Dataset content
=== Begin Enclosure ===

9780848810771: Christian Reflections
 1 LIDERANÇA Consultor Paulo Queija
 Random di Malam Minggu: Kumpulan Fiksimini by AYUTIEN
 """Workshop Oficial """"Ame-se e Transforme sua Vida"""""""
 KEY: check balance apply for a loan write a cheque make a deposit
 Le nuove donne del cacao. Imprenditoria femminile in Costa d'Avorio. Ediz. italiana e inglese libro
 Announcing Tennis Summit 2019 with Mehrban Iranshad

=== End Enclosure ===
=== Begin Enclosure ===

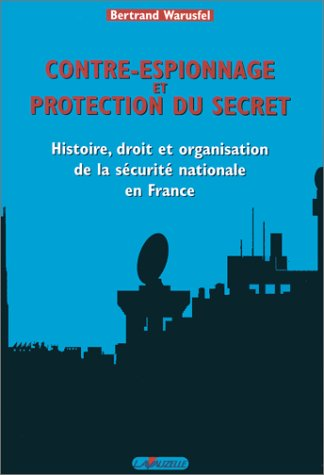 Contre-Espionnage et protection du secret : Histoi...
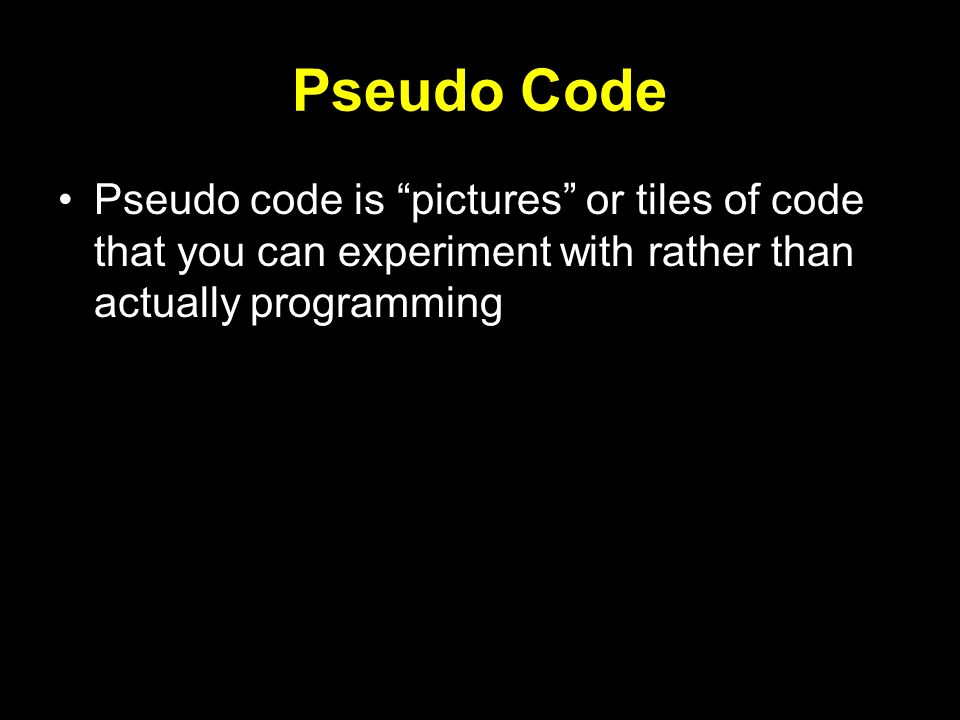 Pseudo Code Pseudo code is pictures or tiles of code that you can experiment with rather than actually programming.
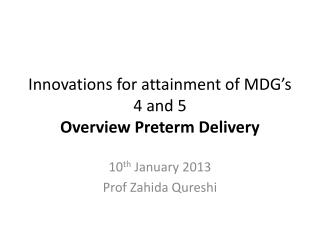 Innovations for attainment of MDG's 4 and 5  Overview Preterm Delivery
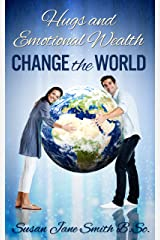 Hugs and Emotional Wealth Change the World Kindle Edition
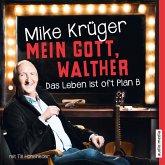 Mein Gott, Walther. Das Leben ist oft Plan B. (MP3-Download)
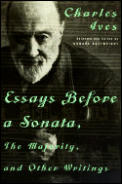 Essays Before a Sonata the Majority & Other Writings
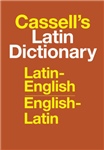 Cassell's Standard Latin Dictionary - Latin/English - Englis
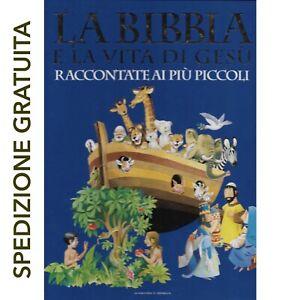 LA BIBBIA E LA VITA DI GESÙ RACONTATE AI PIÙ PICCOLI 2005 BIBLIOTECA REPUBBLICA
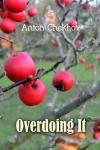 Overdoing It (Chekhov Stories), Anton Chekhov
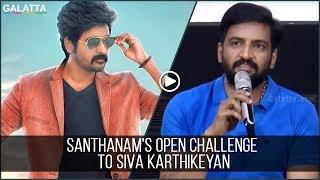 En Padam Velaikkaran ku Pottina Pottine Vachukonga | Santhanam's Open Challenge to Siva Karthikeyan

=== End Enclosure ===
=== Begin Enclosure ===

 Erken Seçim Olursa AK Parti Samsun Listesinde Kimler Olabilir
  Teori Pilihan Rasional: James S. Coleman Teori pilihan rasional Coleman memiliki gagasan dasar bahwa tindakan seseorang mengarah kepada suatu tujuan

=== End Enclosure ===

Problem details
Could you return exactly the lines above from the line with "e Transforme sua" to the line with "Announcing Tennis Summit", both included, and nothing else?

Answer to the exercise
 """Workshop Oficial """"Ame-se e Transforme sua Vida"""""""
 KEY: check balance apply for a loan write a cheque make a deposit
 Le nuove donne del cacao. Imprenditoria femminile in Costa d'Avorio. Ediz. italiana e inglese libro
 Announcing Tennis Summit 2019 with Mehrban Iranshad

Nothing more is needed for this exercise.